======== Trecho para leitura

Quando a análise é feita por gênero, a insatisfação com uma chefia feminina é apontada por 24% das mulheres e por 31% dos homens. Os índices são semelhantes aos de países como Índia, Coreia do Sul e Malásia. Em contrapartida, na Sérvia, apenas 4% dos cidadãos declararam que não se sentem confortáveis com uma superior do sexo feminino. Para a diretora da área de reputação corporativa na Ipsos, Maianí Machado, o dado mostra vieses inconscientes que dificultam a evolução das mulheres na carreira:

 

— Isso reflete uma questão cultural. Enquanto em países desenvolvidos, a principal ponderação enfrentada para promover a equidade é a igualdade salarial, no Brasil, ainda precisamos debater questões muito primárias, como abuso doméstico, assédio e outros tipos de violência.

================

Edite o trecho sobre chefia feminina, do ponto que vai de "Quando a análise" até "tipos de violência.", trocando "Sérvia" por "Polônia". Responda usando só o trecho para leitura.

======== Entradas exibidas

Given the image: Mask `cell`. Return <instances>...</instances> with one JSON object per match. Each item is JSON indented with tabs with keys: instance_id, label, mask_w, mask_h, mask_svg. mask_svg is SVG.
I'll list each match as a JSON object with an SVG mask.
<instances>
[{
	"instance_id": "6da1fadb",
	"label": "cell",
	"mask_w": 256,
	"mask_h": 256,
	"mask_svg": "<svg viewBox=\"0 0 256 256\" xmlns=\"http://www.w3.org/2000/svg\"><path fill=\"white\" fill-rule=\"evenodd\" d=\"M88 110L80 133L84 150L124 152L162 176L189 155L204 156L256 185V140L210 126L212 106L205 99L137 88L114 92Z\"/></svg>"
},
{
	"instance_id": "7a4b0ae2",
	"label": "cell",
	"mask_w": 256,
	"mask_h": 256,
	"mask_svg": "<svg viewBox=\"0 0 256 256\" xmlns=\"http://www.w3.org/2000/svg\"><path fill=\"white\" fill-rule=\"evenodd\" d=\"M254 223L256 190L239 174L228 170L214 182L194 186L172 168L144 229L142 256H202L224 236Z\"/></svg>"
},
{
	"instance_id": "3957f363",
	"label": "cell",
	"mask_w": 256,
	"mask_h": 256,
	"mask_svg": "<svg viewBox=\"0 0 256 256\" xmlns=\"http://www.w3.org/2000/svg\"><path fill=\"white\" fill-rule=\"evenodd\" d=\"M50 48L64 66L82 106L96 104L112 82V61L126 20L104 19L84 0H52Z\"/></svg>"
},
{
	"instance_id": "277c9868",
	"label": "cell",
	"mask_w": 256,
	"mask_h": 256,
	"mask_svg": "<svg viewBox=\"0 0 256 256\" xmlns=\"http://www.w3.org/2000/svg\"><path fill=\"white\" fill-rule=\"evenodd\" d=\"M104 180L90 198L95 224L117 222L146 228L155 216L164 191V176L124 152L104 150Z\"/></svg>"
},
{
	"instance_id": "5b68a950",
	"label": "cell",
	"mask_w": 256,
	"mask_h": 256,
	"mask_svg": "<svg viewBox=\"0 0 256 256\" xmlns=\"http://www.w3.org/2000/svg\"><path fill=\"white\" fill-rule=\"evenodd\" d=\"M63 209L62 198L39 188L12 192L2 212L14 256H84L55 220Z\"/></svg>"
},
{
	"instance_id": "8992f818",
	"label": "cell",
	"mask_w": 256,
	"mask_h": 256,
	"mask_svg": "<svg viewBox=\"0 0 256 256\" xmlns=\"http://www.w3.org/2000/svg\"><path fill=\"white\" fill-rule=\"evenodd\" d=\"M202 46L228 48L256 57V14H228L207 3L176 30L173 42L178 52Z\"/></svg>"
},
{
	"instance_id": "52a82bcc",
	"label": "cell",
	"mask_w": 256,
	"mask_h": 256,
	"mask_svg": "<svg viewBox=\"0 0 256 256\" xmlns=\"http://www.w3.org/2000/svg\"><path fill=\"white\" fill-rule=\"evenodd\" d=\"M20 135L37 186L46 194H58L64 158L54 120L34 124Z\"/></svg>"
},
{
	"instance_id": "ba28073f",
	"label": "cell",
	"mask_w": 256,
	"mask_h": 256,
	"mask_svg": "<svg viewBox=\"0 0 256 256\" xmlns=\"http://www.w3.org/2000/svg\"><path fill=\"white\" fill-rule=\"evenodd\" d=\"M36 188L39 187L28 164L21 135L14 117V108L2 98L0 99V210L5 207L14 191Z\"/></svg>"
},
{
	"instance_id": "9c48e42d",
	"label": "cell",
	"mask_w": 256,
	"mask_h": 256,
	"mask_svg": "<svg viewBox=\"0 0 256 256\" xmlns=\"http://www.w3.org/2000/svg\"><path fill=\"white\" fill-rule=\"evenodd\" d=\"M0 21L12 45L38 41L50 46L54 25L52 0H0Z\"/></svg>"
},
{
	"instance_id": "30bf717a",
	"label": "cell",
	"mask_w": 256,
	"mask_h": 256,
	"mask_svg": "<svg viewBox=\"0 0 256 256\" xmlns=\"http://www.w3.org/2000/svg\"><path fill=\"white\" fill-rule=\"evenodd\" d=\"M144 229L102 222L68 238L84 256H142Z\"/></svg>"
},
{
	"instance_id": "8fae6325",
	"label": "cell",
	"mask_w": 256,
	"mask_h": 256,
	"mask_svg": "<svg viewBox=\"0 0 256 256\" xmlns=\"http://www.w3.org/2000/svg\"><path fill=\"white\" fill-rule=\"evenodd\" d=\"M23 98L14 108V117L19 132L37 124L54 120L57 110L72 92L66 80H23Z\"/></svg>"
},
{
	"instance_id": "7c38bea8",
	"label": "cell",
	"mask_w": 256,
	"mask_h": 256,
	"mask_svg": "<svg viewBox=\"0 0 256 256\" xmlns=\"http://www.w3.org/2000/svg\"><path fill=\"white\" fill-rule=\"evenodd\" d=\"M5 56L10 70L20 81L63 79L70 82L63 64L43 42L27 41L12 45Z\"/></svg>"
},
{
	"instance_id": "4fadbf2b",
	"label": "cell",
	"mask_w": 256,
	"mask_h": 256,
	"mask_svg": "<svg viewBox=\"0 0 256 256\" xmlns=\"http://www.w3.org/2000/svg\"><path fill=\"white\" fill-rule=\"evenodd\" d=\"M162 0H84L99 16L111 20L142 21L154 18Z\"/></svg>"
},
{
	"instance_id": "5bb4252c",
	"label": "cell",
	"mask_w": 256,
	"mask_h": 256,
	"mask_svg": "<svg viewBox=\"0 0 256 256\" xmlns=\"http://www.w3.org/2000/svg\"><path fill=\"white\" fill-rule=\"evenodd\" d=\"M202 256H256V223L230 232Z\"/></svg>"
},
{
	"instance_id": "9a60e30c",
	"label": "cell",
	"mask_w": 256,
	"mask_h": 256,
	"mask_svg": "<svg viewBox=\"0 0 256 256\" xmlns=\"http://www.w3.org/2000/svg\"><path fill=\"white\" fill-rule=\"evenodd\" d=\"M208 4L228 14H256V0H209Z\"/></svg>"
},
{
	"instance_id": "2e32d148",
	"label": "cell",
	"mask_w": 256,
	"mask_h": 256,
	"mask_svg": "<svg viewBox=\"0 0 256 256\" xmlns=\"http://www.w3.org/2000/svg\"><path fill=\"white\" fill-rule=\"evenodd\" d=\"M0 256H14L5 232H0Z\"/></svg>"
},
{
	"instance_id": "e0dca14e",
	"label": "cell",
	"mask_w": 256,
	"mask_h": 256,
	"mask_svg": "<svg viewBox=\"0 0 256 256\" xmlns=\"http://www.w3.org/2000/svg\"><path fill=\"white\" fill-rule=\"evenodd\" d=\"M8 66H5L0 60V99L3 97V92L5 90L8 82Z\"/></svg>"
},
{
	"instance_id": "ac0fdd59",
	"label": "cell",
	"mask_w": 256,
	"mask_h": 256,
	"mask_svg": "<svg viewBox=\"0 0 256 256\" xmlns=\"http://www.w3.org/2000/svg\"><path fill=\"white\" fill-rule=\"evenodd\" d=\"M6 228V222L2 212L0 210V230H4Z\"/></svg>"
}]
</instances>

================

• _Resposta ao exercício_
Quando a análise é feita por gênero, a insatisfação com uma chefia feminina é apontada por 24% das mulheres e por 31% dos homens. Os índices são semelhantes aos de países como Índia, Coreia do Sul e Malásia. Em contrapartida, na Polônia, apenas 4% dos cidadãos declararam que não se sentem confortáveis com uma superior do sexo feminino. Para a diretora da área de reputação corporativa na Ipsos, Maianí Machado, o dado mostra vieses inconscientes que dificultam a evolução das mulheres na carreira:

 

— Isso reflete uma questão cultural. Enquanto em países desenvolvidos, a principal ponderação enfrentada para promover a equidade é a igualdade salarial, no Brasil, ainda precisamos debater questões muito primárias, como abuso doméstico, assédio e outros tipos de violência.